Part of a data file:
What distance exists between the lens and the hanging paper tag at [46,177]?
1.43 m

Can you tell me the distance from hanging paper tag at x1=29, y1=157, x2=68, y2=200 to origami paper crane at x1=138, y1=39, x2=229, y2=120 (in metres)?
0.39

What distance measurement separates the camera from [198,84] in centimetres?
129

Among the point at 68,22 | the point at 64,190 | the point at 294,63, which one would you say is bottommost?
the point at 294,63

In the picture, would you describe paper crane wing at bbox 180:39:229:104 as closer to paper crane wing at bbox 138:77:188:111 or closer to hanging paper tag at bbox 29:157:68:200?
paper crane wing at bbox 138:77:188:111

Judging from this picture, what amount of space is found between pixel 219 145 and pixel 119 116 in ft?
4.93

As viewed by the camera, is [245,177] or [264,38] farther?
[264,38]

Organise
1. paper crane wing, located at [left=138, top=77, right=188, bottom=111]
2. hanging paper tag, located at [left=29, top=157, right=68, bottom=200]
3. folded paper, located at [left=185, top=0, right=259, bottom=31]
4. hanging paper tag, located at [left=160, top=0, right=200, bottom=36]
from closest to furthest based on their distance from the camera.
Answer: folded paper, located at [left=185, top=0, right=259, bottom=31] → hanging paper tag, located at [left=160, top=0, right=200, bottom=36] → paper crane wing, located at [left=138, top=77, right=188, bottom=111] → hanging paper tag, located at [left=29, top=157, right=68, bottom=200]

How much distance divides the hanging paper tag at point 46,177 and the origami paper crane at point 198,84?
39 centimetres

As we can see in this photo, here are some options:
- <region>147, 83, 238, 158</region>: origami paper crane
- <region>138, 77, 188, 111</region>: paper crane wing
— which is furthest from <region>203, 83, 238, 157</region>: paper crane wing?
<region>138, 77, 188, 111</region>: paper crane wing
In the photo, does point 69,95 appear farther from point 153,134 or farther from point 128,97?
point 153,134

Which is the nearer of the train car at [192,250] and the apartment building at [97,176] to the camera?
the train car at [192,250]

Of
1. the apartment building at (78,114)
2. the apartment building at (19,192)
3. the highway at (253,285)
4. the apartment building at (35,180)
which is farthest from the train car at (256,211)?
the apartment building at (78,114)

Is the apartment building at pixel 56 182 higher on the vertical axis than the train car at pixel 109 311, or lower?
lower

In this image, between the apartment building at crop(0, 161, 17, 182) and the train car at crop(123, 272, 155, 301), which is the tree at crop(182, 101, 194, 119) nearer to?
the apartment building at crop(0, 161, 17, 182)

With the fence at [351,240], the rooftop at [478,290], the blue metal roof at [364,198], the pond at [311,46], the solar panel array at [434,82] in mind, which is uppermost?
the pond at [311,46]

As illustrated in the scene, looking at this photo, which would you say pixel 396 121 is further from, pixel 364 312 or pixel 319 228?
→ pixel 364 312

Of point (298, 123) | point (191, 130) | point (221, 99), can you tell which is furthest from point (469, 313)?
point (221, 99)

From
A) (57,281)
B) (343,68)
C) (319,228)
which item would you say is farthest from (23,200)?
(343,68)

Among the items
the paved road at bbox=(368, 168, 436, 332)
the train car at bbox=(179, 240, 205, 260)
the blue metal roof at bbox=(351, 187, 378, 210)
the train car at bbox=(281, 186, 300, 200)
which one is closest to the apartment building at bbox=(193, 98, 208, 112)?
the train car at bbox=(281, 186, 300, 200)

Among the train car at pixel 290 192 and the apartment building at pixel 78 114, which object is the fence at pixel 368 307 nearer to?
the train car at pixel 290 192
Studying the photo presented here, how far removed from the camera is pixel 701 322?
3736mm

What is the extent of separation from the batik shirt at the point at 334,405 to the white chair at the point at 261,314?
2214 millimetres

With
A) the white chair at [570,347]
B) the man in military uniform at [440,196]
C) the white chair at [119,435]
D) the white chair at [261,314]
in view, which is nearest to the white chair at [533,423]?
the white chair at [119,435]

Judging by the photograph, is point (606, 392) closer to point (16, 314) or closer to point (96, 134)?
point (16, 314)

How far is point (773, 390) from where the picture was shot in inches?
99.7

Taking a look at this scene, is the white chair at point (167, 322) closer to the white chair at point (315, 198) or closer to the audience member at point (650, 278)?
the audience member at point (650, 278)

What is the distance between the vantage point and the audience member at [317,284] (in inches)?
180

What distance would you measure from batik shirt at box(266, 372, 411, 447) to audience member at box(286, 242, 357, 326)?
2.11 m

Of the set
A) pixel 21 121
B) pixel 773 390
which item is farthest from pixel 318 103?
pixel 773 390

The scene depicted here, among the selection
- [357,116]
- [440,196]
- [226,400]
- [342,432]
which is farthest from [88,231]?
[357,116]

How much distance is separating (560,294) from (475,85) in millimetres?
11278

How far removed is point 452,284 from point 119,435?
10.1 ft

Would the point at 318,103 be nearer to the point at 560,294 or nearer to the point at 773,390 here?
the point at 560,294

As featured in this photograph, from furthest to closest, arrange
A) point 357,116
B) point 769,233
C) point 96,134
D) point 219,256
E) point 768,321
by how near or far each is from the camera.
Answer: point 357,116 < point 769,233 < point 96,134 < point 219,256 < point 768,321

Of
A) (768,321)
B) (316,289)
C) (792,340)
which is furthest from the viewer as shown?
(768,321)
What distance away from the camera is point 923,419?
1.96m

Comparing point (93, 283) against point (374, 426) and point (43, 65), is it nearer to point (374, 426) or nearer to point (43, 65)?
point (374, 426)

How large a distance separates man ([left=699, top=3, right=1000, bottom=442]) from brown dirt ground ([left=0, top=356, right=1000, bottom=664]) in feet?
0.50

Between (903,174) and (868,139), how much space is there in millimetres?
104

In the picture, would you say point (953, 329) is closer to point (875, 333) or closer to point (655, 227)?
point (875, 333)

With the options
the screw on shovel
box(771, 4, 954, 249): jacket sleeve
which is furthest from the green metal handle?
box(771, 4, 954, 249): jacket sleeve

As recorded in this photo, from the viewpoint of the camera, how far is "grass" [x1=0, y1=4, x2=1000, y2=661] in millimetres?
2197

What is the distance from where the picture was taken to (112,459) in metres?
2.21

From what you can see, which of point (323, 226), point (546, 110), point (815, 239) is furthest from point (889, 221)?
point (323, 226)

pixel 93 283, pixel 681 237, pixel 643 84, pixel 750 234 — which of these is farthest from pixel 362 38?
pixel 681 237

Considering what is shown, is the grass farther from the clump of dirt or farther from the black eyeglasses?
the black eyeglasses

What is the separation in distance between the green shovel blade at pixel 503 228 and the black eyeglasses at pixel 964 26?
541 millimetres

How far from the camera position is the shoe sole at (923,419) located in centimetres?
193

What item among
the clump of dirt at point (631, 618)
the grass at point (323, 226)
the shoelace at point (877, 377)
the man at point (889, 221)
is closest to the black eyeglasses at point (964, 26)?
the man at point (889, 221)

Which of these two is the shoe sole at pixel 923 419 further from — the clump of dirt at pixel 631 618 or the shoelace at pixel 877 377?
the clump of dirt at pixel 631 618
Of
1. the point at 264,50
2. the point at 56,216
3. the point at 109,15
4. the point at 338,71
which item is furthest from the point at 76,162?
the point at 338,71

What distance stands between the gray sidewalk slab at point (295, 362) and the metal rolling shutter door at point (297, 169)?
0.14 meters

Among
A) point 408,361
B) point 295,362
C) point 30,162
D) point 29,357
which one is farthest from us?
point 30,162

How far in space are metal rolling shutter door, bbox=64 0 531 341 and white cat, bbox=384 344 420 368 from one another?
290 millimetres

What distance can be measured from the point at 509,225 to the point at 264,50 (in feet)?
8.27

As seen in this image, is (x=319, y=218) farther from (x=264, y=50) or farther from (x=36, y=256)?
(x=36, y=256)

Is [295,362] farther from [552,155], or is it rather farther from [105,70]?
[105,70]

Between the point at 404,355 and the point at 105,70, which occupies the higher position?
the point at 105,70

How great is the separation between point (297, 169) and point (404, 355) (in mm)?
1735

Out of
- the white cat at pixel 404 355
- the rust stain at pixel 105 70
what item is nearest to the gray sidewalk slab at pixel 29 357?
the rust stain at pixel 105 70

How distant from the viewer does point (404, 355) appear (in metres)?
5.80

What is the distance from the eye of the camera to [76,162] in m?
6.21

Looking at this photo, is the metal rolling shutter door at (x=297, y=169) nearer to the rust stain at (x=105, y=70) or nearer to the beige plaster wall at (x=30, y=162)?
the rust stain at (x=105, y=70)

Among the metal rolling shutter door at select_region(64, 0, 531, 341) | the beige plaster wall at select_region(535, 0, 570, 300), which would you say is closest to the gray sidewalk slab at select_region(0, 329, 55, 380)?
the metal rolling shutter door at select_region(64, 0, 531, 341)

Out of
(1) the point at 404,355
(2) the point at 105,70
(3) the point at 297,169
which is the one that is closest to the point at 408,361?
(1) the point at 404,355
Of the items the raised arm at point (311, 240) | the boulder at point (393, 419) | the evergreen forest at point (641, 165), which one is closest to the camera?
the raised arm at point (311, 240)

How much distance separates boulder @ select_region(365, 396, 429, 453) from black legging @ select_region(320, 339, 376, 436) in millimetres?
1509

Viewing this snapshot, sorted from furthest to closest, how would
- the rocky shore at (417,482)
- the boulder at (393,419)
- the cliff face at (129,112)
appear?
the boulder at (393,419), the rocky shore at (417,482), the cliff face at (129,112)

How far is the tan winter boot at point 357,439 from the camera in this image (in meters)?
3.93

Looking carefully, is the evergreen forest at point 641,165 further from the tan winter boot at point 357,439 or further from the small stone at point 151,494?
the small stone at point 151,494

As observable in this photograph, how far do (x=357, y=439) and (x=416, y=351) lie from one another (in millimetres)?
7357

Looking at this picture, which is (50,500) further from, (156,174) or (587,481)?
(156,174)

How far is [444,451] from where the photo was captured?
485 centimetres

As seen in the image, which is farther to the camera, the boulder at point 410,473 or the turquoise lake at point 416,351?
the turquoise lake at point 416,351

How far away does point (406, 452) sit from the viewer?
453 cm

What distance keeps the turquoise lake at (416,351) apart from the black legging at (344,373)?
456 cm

▶ Problem description: Please quote the entries above word for word, from the start through the line that contains "39 centimetres", including that line.

▶ The answer:
What distance exists between the lens and the hanging paper tag at [46,177]?
1.43 m

Can you tell me the distance from hanging paper tag at x1=29, y1=157, x2=68, y2=200 to origami paper crane at x1=138, y1=39, x2=229, y2=120 (in metres)?
0.39

What distance measurement separates the camera from [198,84] in centimetres?
129

Among the point at 68,22 | the point at 64,190 | the point at 294,63, which one would you say is bottommost?
the point at 294,63

In the picture, would you describe paper crane wing at bbox 180:39:229:104 as closer to paper crane wing at bbox 138:77:188:111 or closer to hanging paper tag at bbox 29:157:68:200?
paper crane wing at bbox 138:77:188:111

Judging from this picture, what amount of space is found between pixel 219 145 and pixel 119 116 in ft?
4.93

As viewed by the camera, is [245,177] or [264,38] farther?
[264,38]

Organise
1. paper crane wing, located at [left=138, top=77, right=188, bottom=111]
2. hanging paper tag, located at [left=29, top=157, right=68, bottom=200]
3. folded paper, located at [left=185, top=0, right=259, bottom=31]
4. hanging paper tag, located at [left=160, top=0, right=200, bottom=36]
from closest to furthest based on their distance from the camera.
Answer: folded paper, located at [left=185, top=0, right=259, bottom=31] → hanging paper tag, located at [left=160, top=0, right=200, bottom=36] → paper crane wing, located at [left=138, top=77, right=188, bottom=111] → hanging paper tag, located at [left=29, top=157, right=68, bottom=200]

How much distance divides the hanging paper tag at point 46,177 and the origami paper crane at point 198,84?
39 centimetres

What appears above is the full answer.